■ WORK ITEM
Would you please repeat exactly the entries below, starting at the line with "Slik bytter du" and ending at the line with "Sejauh Ini Masih", and nothing outside that range? Leave out the pictures.

■ RECORDS SUPPLIED
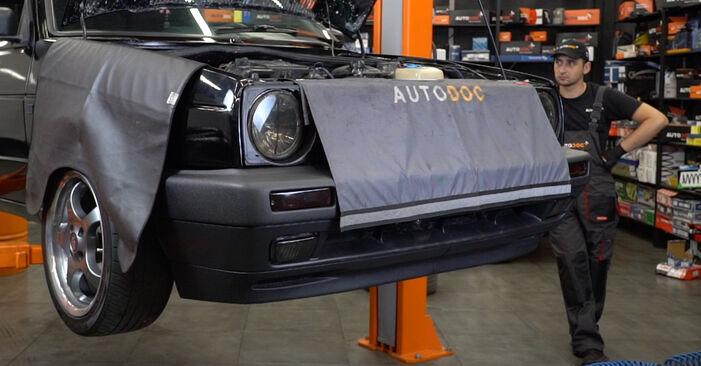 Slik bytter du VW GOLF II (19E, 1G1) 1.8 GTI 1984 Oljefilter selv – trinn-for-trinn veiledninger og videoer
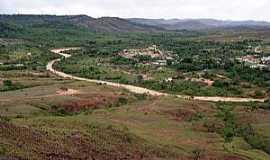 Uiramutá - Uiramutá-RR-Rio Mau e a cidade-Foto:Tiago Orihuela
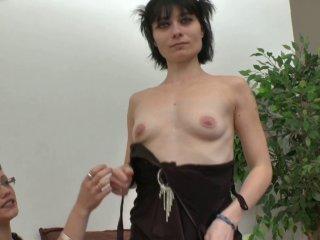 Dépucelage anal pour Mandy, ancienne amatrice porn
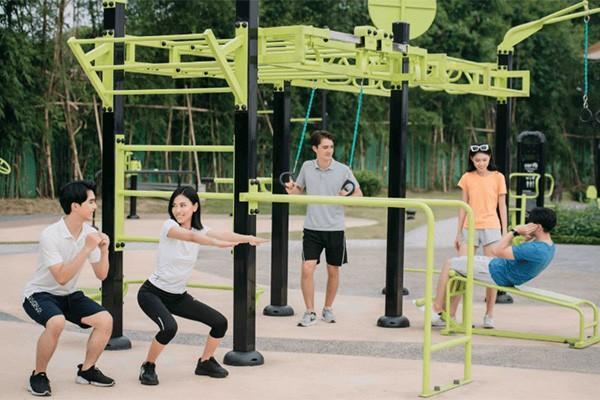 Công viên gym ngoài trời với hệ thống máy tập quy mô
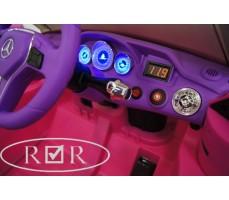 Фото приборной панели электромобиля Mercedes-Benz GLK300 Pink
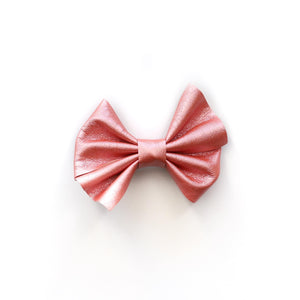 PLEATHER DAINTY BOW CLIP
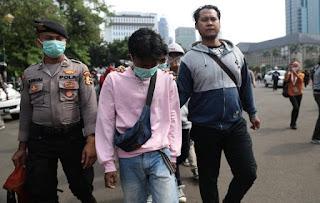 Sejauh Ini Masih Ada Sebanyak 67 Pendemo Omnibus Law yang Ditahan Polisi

* * *

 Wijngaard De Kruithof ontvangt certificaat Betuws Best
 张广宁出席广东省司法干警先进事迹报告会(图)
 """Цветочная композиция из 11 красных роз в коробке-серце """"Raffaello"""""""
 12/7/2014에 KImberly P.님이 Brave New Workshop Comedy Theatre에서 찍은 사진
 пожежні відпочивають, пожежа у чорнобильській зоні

...

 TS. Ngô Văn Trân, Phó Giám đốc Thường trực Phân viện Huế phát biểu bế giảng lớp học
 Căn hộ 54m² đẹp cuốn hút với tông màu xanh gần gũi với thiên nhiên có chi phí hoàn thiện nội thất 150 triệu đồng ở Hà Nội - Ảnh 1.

■ RESPONSE FOR THIS EXERCISE
 Slik bytter du VW GOLF II (19E, 1G1) 1.8 GTI 1984 Oljefilter selv – trinn-for-trinn veiledninger og videoer
 Uiramutá - Uiramutá-RR-Rio Mau e a cidade-Foto:Tiago Orihuela
 Dépucelage anal pour Mandy, ancienne amatrice porn
 Công viên gym ngoài trời với hệ thống máy tập quy mô
 Фото приборной панели электромобиля Mercedes-Benz GLK300 Pink
 PLEATHER DAINTY BOW CLIP
 Sejauh Ini Masih Ada Sebanyak 67 Pendemo Omnibus Law yang Ditahan Polisi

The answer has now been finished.